The 10-city, 15-show blitz across the country started in Victoria and ended in the Hip’s hometown of Kingston.
The final show, on Aug. 20, 2016, was held at Kingston’s K-Rock Centre on 1 Tragically Hip Way and counted Prime Minister Justin Trudeau among the attendees.
“Gord said he had lived many lives. As a musician, he lived “the life” for over 30 years, lucky to do most of it with his high school buddies. At home, he worked just as tirelessly at being a good father, son, brother, husband and friend. No one worked harder on every part of their life than Gord. No one,” the band’s statement said Wednesday.
On stage, Downie built a reputation for himself as not only a singer, but a performer – a wild, involved frontman who twisted and spun and pirouetted and undulated as he sang, his face contorting with emotion.

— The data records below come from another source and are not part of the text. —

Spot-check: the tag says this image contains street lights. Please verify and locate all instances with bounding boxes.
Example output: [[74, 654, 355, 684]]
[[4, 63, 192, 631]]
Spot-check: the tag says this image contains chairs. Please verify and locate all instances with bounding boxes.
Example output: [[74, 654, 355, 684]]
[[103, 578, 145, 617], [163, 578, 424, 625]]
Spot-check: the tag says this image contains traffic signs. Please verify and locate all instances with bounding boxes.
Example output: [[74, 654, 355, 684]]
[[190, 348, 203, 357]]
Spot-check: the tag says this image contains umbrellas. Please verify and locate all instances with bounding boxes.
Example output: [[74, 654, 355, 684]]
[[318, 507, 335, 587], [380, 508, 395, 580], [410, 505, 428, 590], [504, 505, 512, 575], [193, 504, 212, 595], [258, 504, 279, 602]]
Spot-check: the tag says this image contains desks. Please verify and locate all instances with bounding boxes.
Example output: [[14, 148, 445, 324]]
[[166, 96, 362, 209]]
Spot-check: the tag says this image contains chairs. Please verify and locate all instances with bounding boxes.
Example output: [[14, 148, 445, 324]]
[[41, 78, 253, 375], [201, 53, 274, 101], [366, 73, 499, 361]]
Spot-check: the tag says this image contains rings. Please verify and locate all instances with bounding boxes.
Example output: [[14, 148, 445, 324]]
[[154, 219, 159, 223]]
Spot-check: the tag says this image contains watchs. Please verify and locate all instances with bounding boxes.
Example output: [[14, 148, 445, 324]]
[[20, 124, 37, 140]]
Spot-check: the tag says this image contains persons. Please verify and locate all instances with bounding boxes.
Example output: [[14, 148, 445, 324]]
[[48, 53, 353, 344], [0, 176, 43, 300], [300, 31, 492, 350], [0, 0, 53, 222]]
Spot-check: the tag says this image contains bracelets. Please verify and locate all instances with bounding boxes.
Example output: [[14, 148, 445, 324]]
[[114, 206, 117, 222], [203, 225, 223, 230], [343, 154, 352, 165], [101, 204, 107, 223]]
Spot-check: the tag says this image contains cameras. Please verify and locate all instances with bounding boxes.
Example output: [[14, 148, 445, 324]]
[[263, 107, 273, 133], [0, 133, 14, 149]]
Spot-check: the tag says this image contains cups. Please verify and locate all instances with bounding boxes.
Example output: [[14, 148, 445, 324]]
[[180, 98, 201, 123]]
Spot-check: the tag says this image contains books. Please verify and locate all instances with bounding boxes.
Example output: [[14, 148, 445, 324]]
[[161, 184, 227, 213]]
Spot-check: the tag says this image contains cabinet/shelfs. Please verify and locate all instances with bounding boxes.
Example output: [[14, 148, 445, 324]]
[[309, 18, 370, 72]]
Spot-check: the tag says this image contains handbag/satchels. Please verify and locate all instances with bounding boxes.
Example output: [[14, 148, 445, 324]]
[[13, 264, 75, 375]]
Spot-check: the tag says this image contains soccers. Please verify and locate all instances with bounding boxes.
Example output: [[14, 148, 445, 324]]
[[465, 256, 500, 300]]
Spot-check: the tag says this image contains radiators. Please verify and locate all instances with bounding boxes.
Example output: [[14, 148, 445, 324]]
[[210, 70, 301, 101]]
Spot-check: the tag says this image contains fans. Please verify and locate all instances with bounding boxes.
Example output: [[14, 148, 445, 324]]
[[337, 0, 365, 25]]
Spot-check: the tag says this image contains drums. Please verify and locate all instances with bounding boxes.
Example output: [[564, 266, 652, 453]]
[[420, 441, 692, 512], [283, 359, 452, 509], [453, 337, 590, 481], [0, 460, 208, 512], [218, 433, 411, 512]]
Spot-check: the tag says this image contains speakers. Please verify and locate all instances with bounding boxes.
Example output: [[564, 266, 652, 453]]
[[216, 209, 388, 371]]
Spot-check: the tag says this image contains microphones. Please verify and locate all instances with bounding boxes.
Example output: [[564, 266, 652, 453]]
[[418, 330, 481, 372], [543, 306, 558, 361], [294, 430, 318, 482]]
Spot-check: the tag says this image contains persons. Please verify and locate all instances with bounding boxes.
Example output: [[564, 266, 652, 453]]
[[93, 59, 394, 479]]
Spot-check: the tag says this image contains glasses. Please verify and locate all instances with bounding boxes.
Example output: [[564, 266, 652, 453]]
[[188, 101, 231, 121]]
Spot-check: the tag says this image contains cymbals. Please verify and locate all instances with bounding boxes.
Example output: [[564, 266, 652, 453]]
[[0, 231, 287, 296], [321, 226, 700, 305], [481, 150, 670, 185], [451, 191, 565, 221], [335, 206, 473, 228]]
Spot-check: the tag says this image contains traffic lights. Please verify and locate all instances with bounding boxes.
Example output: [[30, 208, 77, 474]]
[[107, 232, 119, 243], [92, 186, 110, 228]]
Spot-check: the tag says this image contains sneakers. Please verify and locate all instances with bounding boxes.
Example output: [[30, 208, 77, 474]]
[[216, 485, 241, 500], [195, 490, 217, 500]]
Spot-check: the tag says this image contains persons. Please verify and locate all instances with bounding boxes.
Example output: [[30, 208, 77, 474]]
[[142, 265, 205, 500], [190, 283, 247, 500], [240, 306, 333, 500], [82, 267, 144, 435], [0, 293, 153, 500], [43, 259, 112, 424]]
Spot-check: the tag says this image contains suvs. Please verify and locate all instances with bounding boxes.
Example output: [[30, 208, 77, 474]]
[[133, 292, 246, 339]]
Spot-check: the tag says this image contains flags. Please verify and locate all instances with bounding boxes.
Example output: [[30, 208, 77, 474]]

“I throw myself on the altar of song and I see my own personal musical life in fast flashes of faces and names and colours and sounds and I get lost in the euphoria of standing up there,” he told Maclean’s in a 2009 interview. “I’m a dancer. It’s what I love to do more than anything.”
Besides music, Downie was also a passionate advocate. He served as a board member for charity Lake Ontario Waterkeeper, which focuses on cleaning up and preventing water pollution, and was also dedicated to raising awareness about indigenous issues; among other things, the Hip played a show in 2012 at Fort Albany First Nation, near the embattled community of Attawapiskat.
Last month, the label Arts & Crafts announced that Downie had recorded what would be his final solo album. Introduce Yerself, a 23-song double album produced by Broken Social Scene’s Kevin Drew, is slated for release on Oct. 27. Arts & Crafts said the music “was recorded swiftly over two four-day sessions in January 2016 and February 2017, with the final album often reflecting first takes” and Drew co-writing a number of songs.
In the aftermath of the band’s farewell tour, Downie released his fifth solo album, The Secret Path, in September 2016. It told the story of 12-year-old Chanie Wenjack, who died of exposure after escaping a residential school. The album was paired with a graphic novel and the creation of the Gord Downie & Chanie Wenjack Fund, which aims to foster reconciliation.
Downie’s work on indigenous issues led him to be honoured at an emotional Assembly of First Nations ceremonyin December 2016, where he was given the Lakota spirit name, “He who walks with the stars.”
But even as he continued to perform – he played shows for The Secret Path and made a surprise appearance at Blue Rodeo’s Toronto concert on Feb. 3 – Downie couldn’t outrun the effects of his disease; in an October 2016 interview on CBC’s The National, Downie said he’d been having memory problems.
“I have ‘Peter’ written on my hand,” he told host Peter Mansbridge, whom he’d known at that point for 25 years. “And I say that just to be up front, because I might call you Doug… I can’t remember hardly anything.”
During that interview, he also admitted he sometimes had difficulty remembering his children’s names, and that he was scared to leave his family behind.
“I don’t want to die ‘cause my youngest son is 10,” he said. “I want my kids to be good. I want them to be safe and have a great long life.”